Provided text:
# # # # #

The new paradigm required changing the minds of patients, nurses, physicians and other clinicians involved in the care of patients following cesarean birth, says Marcie Niemi, DNP, RNC-OB, APRN for Perinatal Nursing Research and Development.

“We realized, because it was a change in practice, we had to do a lot of clinical education and reinforcement for our nursing staff and our providers to really believe,” she says. “We also implemented additional patient education, posting signs in the room about postpartum comfort measures, making sure patients had supplies to promote comfort like abdominal binders, pillows, supportive positioning tools, hot packs and cool packs.  We needed to ensure those tools were available for patients to promote comfort and drive down pain.”

Results show the approach is working. Dr. Niemi and the OB Network Quality Team led a quality improvement initiative to document the effects of their multi-pronged strategy. The team found that inpatient oxycodone usage for breakthrough pain fell from 86% before the intervention to a current rate of 58%.

Both Dr. Cossler and Dr. Niemi are gratified by these results – because of what they mean for the ongoing campaign to address maternal mortality and morbidity.

Other Projects to Boost OB Quality

The effort around opioids is certainly not the only quality initiative being implemented across the UH OB Quality Network. Select projects include a high-alert double check before oxytocin is administered to a patient after vaginal delivery and a project focused on timely treatment of severe hypertension in obstetrical patients, among others.

In a different vein, nurse practitioner Shannon Weems, WHNP-BC, is filling a new role, coordinating care for complex and high-risk OB patients. She manages patients who are simultaneously seeing different providers, tracks down those who may have missed scheduled appointments and convenes monthly maternal care meetings focused on complex and high-risk patients – and not just those exclusively from maternal-fetal medicine.

“That includes the hospitalists, who will likely run into these patients with delivery,” she says. “We've invited specialty providers and it’s made for a smoother process in terms of delivering excellent care. We can have this conversation quickly and talk about the patient and review everything. Then everyone's aware of the plan.”

# # # # #

Entries provided:

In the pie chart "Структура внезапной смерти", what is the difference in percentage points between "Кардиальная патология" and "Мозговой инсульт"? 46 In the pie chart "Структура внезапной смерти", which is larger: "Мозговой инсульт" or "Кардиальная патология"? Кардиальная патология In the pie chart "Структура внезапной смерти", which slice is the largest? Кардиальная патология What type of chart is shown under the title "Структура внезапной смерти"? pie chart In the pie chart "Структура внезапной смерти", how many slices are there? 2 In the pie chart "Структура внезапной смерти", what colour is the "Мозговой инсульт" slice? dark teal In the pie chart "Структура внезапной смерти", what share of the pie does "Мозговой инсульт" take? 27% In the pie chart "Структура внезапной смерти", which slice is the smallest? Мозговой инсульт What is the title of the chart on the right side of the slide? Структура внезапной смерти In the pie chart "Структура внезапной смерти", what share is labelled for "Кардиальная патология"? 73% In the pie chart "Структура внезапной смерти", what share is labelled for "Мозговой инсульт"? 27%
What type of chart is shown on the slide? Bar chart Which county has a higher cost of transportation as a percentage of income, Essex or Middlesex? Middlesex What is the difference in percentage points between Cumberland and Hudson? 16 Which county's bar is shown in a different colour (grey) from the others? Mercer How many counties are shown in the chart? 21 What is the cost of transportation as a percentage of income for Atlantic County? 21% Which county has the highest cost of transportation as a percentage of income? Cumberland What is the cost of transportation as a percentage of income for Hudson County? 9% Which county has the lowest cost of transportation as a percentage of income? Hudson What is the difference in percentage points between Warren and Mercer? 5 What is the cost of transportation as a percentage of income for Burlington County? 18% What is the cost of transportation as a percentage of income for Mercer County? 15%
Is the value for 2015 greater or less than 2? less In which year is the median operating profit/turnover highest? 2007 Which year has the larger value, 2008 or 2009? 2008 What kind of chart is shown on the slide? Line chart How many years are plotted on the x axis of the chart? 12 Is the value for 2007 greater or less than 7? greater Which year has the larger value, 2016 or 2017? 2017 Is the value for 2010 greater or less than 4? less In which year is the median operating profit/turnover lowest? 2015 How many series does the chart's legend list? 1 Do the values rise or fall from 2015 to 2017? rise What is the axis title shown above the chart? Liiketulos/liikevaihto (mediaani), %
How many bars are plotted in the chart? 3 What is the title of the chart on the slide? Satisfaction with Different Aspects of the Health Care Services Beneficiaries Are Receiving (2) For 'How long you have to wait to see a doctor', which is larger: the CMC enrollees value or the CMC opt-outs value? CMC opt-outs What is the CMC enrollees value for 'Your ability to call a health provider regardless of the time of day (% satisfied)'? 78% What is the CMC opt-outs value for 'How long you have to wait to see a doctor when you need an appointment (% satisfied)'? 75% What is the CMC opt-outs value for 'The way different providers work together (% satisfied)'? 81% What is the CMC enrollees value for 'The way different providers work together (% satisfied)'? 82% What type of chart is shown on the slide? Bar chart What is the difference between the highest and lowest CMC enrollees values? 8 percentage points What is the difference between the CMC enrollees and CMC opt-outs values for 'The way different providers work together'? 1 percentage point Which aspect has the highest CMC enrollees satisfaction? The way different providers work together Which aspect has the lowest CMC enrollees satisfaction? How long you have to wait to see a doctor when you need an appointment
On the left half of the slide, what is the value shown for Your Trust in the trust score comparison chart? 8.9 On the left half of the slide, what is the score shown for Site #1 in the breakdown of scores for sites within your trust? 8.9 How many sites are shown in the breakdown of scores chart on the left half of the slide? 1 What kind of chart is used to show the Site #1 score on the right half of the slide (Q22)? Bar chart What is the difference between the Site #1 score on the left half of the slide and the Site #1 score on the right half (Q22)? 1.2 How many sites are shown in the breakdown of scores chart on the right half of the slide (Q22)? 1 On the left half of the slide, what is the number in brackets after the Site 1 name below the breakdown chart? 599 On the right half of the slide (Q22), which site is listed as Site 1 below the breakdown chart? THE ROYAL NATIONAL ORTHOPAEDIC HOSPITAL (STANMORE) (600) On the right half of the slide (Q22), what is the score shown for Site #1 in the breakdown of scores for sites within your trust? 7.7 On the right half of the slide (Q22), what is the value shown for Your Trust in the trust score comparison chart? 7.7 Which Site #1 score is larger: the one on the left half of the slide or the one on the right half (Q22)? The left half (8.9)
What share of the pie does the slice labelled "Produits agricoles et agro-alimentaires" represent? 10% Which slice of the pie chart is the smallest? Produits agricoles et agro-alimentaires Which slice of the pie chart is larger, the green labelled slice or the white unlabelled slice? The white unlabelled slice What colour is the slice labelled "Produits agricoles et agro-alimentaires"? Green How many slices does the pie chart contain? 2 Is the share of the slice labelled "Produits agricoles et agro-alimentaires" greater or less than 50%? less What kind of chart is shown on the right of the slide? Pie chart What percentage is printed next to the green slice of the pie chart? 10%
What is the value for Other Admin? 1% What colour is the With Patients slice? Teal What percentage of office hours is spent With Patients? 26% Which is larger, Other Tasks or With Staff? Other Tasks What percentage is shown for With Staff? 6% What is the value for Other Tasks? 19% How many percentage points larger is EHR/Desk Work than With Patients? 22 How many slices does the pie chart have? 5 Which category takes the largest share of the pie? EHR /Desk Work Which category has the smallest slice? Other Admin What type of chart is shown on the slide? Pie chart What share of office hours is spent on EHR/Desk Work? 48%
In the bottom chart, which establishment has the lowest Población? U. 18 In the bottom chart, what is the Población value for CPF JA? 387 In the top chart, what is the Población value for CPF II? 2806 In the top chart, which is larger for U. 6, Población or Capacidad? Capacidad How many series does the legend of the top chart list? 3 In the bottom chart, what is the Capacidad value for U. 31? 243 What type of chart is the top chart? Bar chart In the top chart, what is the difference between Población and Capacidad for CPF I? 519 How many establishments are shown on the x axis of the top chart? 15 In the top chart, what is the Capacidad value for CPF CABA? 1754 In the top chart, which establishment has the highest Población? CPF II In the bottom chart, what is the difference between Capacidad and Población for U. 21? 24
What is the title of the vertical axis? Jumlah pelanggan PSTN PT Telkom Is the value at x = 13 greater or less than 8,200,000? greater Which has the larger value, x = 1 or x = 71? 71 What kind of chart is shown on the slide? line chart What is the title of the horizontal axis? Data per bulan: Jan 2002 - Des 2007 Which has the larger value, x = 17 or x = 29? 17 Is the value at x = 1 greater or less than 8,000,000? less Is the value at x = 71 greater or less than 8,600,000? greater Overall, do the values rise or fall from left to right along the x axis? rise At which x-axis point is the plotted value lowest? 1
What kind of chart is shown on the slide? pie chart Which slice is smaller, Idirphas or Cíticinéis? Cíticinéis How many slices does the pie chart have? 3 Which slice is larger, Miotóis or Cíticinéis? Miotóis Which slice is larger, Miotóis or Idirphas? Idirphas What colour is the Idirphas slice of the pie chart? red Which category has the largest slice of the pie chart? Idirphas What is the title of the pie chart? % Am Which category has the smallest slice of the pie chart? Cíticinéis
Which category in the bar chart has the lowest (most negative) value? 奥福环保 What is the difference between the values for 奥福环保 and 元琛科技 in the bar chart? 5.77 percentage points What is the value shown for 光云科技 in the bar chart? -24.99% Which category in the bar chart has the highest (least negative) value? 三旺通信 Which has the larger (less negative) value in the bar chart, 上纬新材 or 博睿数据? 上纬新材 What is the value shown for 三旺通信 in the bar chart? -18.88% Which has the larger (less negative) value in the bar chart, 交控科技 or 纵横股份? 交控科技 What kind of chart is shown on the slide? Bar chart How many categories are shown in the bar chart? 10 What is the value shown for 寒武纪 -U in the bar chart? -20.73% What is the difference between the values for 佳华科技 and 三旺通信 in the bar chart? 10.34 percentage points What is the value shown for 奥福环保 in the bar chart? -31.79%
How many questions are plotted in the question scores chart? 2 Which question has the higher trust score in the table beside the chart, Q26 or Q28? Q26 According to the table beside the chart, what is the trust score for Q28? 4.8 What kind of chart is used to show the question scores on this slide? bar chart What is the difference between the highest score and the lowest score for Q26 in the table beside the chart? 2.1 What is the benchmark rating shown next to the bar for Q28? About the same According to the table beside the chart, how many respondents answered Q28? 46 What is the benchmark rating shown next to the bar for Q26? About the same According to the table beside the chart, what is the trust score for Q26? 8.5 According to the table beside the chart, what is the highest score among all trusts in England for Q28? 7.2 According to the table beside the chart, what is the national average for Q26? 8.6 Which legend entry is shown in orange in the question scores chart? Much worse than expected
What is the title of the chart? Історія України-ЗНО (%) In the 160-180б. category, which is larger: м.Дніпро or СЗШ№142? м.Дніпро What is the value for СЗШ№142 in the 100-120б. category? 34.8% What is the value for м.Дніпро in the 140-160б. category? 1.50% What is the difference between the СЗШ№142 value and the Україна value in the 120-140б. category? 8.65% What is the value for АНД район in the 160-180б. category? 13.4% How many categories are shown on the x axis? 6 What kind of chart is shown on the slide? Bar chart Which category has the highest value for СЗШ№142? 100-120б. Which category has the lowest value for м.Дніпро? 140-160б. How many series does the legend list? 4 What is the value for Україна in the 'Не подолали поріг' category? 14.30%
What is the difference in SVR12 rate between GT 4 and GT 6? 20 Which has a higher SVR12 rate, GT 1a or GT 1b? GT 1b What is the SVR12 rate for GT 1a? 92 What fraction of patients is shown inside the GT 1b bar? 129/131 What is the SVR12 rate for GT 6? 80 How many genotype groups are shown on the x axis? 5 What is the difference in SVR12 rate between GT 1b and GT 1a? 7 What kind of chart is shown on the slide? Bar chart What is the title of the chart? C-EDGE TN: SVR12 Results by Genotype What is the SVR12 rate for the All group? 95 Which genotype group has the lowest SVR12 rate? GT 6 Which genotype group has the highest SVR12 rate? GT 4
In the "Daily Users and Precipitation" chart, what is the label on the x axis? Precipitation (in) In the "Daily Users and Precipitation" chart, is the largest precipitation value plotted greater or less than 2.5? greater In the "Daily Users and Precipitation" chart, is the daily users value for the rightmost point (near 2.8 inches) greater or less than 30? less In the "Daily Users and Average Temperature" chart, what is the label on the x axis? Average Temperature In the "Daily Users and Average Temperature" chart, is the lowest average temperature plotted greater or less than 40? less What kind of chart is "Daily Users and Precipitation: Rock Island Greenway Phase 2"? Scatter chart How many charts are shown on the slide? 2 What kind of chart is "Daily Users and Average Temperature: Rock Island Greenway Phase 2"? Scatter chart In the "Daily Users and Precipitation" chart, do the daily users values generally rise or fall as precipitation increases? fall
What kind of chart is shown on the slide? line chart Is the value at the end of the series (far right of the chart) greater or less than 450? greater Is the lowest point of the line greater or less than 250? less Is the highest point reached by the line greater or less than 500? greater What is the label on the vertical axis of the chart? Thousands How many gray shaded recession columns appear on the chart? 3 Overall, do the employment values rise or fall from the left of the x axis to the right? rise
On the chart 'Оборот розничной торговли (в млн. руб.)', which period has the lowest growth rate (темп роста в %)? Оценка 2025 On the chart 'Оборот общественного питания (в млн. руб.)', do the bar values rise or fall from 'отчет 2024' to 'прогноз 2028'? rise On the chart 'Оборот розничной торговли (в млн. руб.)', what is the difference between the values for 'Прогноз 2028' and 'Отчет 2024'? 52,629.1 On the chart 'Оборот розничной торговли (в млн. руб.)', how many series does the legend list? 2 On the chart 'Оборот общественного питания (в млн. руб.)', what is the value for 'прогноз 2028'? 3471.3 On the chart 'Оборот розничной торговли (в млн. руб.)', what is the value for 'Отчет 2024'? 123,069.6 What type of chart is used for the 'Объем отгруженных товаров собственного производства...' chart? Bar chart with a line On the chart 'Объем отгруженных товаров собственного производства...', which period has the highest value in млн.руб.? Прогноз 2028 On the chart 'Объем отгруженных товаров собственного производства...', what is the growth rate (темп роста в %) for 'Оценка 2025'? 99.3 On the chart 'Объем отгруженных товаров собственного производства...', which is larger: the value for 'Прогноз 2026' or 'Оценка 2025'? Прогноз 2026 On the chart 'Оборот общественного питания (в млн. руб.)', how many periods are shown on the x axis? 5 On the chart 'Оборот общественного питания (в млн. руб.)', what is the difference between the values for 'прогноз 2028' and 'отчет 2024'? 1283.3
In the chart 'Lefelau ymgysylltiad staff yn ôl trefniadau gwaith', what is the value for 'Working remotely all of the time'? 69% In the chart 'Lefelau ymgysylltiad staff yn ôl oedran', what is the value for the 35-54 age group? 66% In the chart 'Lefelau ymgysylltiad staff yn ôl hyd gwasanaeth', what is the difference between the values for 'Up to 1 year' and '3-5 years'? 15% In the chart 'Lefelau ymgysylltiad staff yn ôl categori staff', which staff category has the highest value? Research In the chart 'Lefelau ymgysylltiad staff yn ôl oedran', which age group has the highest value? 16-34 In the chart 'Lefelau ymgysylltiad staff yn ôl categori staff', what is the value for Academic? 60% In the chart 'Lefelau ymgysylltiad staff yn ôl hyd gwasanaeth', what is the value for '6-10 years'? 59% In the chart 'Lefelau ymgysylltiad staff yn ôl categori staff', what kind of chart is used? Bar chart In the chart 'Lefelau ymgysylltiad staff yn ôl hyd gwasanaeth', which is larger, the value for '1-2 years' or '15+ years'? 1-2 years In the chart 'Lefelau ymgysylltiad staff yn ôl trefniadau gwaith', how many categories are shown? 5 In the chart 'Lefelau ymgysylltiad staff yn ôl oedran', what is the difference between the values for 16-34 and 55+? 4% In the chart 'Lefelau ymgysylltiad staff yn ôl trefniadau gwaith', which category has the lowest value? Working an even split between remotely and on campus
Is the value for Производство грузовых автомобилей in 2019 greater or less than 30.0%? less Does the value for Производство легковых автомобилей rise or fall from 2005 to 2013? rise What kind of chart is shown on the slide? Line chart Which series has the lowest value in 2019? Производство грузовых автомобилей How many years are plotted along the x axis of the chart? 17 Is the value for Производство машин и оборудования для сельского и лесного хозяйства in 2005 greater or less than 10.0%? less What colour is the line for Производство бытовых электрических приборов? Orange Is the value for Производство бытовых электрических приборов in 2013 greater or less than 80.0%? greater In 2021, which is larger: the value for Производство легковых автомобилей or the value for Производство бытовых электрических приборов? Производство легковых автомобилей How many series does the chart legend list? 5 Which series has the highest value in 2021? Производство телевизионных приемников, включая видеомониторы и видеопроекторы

# # # # #

Work order 1: In the obstetric care article, what share of patients used inpatient oxycodone for breakthrough pain after the intervention?
Work order 2: Copy from the obstetric care article the passage that begins with the words containing "Results show the" and ends with "mortality and morbidity.".
You can ignore the records.

Written answer 1: The current rate is 58%, down from 86% before the intervention.

Written answer 2:
Results show the approach is working. Dr. Niemi and the OB Network Quality Team led a quality improvement initiative to document the effects of their multi-pronged strategy. The team found that inpatient oxycodone usage for breakthrough pain fell from 86% before the intervention to a current rate of 58%.

Both Dr. Cossler and Dr. Niemi are gratified by these results – because of what they mean for the ongoing campaign to address maternal mortality and morbidity.